REQUIREMENT 1:
Please identify every line in the listing that contains the string "inflatable", and copy each such line.
===== TEXT SEGMENT =====
4.3. Heat Concentration Under the Influence of an Electric Field
Figure 10 conveys the information that the total heat loss is not affected by the electric field when the flame is close to the plate; i.e., for cases below H/D = 4.5. It is clear from Figure 5, however, that the temperature profile does change with the field so it must be that the electric field is affecting the distribution of heat flux rather than its overall integrated value. Quantifying this situation involves the radial analysis of heat loss from the center of the peak temperature extended outward. A heat flux by percentage mapping example, Figure 11, demonstrates these rings mapped from the hottest spot with different percentages of the total heat flux from the plate. We can then compare how the temperature profile changes between the different electric field strengths and burner-to-plate distances.
The analysis included six cases of heat rings from 20% to 80% calculated, with four distinct percentages selected and presented in Figure 12. The overall heat flux is growing as the rings move toward the hottest center. The heat flux varies under electric field control, with 80% to 50% heat rings providing from 400 to 700 watts per meter square, the 40% ring is 800–900 W/m2, 30% at 1000–1100 W/m2, and 20% can be as high as 1400 W/m2. At H/D = 5.5, the area-specific heat flux increases with the addition of the field from 2400 W/m2 to 3800 W/m2 from −5.5 to 5.5 kV/cm. These results show that the electric field is capable of changing the concentration of the flux and the associated temperature gradients even if it does not affect the total heat transferred. This is reasonable since the plate is much larger than the flame, allowing substantial time for the heat to transfer as the thermal plume spreads along the surface. The result would be far different for a small target, and in that case the electric field could effectively direct the heat to an intended location.
===== MATERIAL =====
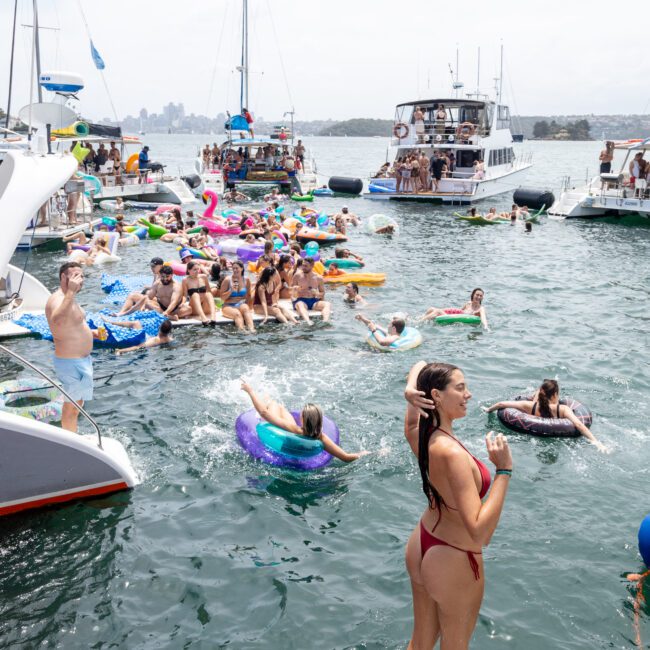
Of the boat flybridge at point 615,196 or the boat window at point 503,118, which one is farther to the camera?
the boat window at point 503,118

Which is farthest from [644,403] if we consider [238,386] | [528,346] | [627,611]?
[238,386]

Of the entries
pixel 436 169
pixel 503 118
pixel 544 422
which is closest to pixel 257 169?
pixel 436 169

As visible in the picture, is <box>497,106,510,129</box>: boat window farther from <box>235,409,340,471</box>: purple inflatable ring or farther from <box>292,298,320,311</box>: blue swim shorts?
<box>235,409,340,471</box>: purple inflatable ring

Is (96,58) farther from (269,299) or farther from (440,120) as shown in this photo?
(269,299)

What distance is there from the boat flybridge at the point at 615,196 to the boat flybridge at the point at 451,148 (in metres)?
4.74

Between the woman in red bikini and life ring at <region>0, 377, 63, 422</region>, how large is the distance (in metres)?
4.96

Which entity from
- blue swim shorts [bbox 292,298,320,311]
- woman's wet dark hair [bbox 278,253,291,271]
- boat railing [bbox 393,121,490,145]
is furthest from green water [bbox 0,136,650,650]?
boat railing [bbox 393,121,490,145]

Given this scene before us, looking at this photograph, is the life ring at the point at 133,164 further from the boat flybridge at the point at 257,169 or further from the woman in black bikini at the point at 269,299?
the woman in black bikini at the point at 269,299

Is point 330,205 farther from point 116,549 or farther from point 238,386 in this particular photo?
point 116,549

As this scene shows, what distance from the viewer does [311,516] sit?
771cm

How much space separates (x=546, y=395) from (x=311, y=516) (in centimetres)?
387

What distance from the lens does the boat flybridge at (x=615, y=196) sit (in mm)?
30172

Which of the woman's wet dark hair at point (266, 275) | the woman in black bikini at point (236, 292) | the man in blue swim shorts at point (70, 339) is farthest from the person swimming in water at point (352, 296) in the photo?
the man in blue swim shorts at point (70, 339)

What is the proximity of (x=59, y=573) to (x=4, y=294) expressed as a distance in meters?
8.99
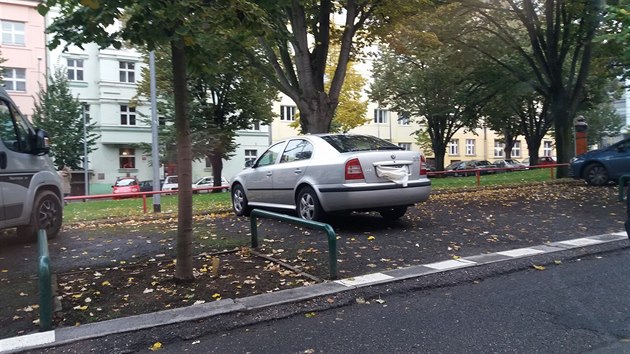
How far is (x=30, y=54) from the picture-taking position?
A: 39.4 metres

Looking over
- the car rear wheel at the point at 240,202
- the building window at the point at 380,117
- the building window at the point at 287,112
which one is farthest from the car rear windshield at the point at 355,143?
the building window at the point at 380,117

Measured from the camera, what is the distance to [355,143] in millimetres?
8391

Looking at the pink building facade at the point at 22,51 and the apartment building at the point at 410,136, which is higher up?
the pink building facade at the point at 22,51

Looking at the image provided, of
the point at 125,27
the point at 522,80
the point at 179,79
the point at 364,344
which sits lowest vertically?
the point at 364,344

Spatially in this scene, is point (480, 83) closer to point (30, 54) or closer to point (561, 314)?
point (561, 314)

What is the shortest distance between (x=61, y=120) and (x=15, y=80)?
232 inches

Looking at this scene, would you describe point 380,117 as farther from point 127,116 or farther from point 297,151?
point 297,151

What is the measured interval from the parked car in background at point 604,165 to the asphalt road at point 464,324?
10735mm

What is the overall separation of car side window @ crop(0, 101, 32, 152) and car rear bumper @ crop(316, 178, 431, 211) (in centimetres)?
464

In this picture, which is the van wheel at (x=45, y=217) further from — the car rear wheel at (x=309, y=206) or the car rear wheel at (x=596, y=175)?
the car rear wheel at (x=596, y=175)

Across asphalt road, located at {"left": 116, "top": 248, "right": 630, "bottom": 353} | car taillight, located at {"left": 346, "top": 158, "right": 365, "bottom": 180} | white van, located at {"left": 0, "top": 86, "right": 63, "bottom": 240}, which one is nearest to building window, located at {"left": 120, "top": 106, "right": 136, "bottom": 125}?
=====
===== MATERIAL =====
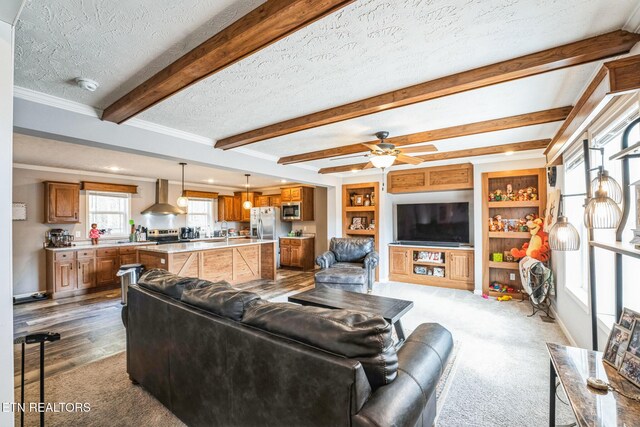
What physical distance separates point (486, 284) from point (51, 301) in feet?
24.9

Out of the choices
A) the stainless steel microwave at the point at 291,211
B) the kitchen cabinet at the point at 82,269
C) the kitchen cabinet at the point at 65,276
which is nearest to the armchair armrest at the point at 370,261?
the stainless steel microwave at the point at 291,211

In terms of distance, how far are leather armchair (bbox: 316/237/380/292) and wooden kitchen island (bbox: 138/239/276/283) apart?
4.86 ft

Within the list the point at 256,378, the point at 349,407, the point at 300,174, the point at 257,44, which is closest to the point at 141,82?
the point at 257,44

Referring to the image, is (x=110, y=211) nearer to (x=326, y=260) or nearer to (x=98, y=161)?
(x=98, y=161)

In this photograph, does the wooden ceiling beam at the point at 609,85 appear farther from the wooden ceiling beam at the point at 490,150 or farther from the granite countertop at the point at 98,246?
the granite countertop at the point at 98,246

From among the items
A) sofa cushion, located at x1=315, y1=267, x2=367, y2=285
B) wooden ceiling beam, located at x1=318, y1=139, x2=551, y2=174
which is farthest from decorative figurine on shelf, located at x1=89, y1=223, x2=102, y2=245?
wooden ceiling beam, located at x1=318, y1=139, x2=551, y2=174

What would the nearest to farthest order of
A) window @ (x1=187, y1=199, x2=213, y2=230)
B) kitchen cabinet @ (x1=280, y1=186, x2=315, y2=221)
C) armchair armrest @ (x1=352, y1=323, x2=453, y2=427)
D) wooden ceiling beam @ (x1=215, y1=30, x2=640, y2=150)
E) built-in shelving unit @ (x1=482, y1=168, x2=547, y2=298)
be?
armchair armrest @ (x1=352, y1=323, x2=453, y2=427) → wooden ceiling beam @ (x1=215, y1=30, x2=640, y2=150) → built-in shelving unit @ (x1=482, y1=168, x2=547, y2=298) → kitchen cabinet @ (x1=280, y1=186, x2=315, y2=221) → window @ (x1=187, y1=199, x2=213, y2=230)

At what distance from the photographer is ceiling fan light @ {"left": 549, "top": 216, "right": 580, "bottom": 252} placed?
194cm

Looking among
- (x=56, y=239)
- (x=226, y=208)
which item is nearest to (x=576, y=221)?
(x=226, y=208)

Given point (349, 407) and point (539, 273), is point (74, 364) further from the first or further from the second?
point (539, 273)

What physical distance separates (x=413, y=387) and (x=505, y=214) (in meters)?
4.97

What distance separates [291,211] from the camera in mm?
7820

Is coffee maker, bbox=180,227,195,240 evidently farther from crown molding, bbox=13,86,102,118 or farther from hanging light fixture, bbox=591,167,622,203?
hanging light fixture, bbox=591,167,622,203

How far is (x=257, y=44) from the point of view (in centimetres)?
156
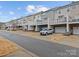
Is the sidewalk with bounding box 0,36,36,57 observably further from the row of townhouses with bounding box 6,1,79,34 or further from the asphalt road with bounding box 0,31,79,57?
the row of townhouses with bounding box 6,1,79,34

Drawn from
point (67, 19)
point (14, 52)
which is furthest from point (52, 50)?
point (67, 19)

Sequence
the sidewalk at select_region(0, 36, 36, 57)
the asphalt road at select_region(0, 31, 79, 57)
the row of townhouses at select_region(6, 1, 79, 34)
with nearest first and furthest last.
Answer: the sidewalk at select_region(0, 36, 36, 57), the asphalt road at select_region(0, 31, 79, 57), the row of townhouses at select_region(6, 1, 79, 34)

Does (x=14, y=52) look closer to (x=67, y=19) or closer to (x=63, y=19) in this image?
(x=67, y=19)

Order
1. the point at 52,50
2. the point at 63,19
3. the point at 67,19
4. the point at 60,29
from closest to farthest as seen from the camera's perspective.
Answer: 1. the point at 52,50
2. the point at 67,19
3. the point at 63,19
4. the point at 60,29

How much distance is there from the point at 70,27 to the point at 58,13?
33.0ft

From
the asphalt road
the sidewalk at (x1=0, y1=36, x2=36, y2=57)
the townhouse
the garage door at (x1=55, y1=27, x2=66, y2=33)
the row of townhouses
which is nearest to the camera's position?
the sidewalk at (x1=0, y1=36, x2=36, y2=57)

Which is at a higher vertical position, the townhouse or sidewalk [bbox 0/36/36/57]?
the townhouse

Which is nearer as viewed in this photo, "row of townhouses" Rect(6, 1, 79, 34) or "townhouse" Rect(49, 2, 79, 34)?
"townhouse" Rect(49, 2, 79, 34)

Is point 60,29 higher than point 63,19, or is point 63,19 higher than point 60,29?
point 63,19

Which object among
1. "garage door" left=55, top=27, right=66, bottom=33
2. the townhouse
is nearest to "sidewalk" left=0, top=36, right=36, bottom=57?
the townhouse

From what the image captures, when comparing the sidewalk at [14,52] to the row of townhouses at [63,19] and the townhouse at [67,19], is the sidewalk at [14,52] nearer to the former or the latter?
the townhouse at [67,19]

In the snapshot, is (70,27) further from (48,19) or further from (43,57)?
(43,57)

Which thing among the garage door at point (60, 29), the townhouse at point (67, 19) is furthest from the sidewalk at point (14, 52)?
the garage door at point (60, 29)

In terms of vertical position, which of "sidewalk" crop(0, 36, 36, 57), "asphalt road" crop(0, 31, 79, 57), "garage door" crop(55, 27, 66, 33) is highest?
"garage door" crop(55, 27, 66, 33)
=====
REQUIREMENT 2:
Answer these questions using the heat concentration excerpt above:
(a) Below which H/D value is the total heat loss unaffected by the electric field?
(b) How high can the heat flux of the 20% ring be?
(c) At H/D = 5.5, what range does the area-specific heat flux rise across when the field is added?

CORRECT RESULT 1:
As visible in the picture, is <box>497,106,510,129</box>: boat window farther from <box>235,409,340,471</box>: purple inflatable ring or farther from <box>292,298,320,311</box>: blue swim shorts?
<box>235,409,340,471</box>: purple inflatable ring

CORRECT RESULT 2:
(a) H/D = 4.5
(b) 1400 W/m2
(c) From 2400 W/m2 to 3800 W/m2